### Görevler
[1] Aşağıdaki liderlik krizi yazısına göre şu cümleler doğru mu: (a) Meir Dagan dokuz yıl boyunca bir istihbarat servisini yönetmiştir. (b) Netanyahu son on yıldır başbakanlık yapmaktadır. (c) Atilla Taş karakola götürülmüş, sonra serbest bırakılmıştır. Her biri için evet ya da hayır deyin ve karar veren sözleri yazıdan olduğu gibi aktarın.
[2] Liderlik krizi yazısında "Siyasi liderlik, kendi" sözlerinden başlayıp "söylemek mümkün müdür?" sözlerine kadar uzanan kısmın tamamını hiçbir şeyi değiştirmeden yazın.

MOSSAD Başkanı: Liderlik krizi!

Eski MOSSAD Başkanı Meir Dagan, Tel Aviv’de düzenlenen ve binlerce kişinin katıldığı mitingde  “Yaşadığımız liderlik krizi, İsrail devletinin kuruluşundan beri yaşadığı en kötü kriz. Netanyahu son altı yıldır başbakanlık yapıyor. İsrail hiçbir dönemde bu kadar zorda kalmamıştı. Netanyahu, son altı yıllık başbakanlığı döneminde, daha iyi bir gelecek için hiçbir inisiyatif almadı”  dedi. 
Meir Dagan, 1948 yılında kurulan İsrail devletinin tarihindeki en kötü krizden bahsediyor. Dokuz yıl dünyanın en faal istihbarat servisini yöneten bir kişi olarak herhalde İsrail’de neler olup bittiğini en iyi bilen birkaç kişiden biri olduğu için bu kadar iddialı konuşabiliyor. 
İsrail’deki liderlik krizi hakkında bir sözüm yok elbette... Fakat yakın tarihi günbegün takip ederek ve yazarak yaşayan, özel ilgi alanı da Türk tarihi olan bir gazeteci olarak Türkiye’nin de kuruluşundan beri en kötü liderlik krizi içinde olduğunu söyleyebilirim. 
***
Türkiye  “kanlı mı olacak, kansız mı”  sözleriyle dönüşüme zorlandığı yıllardan,  “400 milletvekili verin, bu iş huzur içinde çözülsün”  tehdidinin yapılabildiği bir karar anına geldi. 
Siyasi liderlik, kendi halkını daha iyi bir geleceğe taşıyabilmek için sergilenen yeteneklerin toplamıdır. 
Bugün Türkiye’nin daha iyi bir geleceğe yöneltildiğini söylemek mümkün müdür? 
Mesela, hukuk devletine sahip olup olmadığı, bir halkın gelişmişlik düzeyinin birinci göstergesidir. Türkiye, kendi hukukunu müdafaa eden bir halkın, savaş yöneten bir Meclis eliyle kurduğu bir hukuk devletidir. Tarih içinde elbette hukuka aykırı eylem ve işlemlerde bulunan kadrolar olmuştur. Bu kadrolar bile sonuçta hukuk devleti kurallarını kabullenmek zorunda kalmıştır. Fakat Turgut Özal’ın  “Anayasa’yı bir defa delsek ne olur” yaklaşımıyla birlikte, halk nezdinde de hukuk arka plana atılmış ve AKP iktidarında Efkan Ala’nın ağzından  “Anayasayı tanımıyorum”  diyen gücün ön plana çıktığı noktaya gelinmiştir. AKP döneminde hukuk, emniyet ve yargı kadrolarının önce cemaatleştirilmesi sonra partizanlaştırılması ile tamamen yok edilmiştir. Öyle ki Başbakan’ı eleştiren sanatçı Atilla Taş, karakola götürülüp serbest bırakıldıktan sonra,  “Beni Türk adaletine emanet etmeyiniz”  diyebilmiştir. Söz konusu uygulamalar Türk adaleti midir? Yazık ki öyledir! Türk seçmeninin büyük çoğunluğu, uyarıldığı halde 12 Eylül referandumunda evet oyu kullanarak mevcut kargaşada hisse sahibi olmuştur!

### Verilen malzeme
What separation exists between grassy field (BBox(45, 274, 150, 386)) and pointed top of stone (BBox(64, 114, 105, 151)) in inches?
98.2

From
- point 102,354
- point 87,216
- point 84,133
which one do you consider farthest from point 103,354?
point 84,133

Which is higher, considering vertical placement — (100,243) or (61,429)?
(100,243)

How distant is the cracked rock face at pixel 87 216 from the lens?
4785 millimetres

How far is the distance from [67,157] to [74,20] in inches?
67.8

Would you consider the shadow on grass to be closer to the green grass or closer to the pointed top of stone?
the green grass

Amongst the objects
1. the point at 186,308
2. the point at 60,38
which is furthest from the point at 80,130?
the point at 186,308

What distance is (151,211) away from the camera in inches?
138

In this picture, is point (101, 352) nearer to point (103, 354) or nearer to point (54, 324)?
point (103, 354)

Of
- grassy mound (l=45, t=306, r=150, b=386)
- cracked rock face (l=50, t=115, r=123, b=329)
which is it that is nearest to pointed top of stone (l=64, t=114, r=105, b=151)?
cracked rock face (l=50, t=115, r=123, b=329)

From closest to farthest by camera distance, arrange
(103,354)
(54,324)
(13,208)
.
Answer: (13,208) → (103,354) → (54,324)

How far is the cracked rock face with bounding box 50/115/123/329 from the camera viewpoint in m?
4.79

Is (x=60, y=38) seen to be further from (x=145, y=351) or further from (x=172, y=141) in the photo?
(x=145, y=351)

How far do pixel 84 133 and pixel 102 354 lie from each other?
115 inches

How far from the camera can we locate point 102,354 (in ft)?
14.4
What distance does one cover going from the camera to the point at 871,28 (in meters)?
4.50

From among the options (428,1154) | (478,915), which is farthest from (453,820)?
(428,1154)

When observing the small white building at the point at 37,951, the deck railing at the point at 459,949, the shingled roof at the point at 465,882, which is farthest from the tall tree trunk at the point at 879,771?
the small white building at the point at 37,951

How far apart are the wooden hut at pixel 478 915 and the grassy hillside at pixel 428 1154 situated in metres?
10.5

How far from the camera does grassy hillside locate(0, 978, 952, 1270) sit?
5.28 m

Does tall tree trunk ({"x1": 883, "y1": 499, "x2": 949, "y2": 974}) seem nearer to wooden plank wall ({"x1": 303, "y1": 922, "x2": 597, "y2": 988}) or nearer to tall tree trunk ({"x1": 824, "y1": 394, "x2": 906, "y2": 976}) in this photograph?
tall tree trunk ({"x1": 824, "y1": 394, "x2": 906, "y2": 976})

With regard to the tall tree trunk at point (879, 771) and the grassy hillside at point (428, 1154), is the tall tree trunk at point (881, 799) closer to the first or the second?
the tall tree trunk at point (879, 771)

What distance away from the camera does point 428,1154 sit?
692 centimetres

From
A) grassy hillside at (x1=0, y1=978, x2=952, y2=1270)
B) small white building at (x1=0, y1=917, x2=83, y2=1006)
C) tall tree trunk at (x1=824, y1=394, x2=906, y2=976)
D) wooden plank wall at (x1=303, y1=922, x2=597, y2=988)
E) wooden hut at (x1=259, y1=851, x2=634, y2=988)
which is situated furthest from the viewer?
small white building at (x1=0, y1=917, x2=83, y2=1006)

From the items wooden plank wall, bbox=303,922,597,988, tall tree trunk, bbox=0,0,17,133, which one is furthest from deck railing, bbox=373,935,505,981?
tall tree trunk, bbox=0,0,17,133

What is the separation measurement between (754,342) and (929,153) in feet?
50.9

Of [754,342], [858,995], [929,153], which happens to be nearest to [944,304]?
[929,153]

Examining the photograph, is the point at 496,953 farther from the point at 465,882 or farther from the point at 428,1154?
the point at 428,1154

### Görevlerin çözümleri
[1]
(a) Evet: "Dokuz yıl dünyanın en faal istihbarat servisini yöneten bir kişi olarak"
(b) Hayır: "Netanyahu son altı yıldır başbakanlık yapıyor."
(c) Evet: "karakola götürülüp serbest bırakıldıktan sonra"

[2]
Siyasi liderlik, kendi halkını daha iyi bir geleceğe taşıyabilmek için sergilenen yeteneklerin toplamıdır. 
Bugün Türkiye’nin daha iyi bir geleceğe yöneltildiğini söylemek mümkün müdür?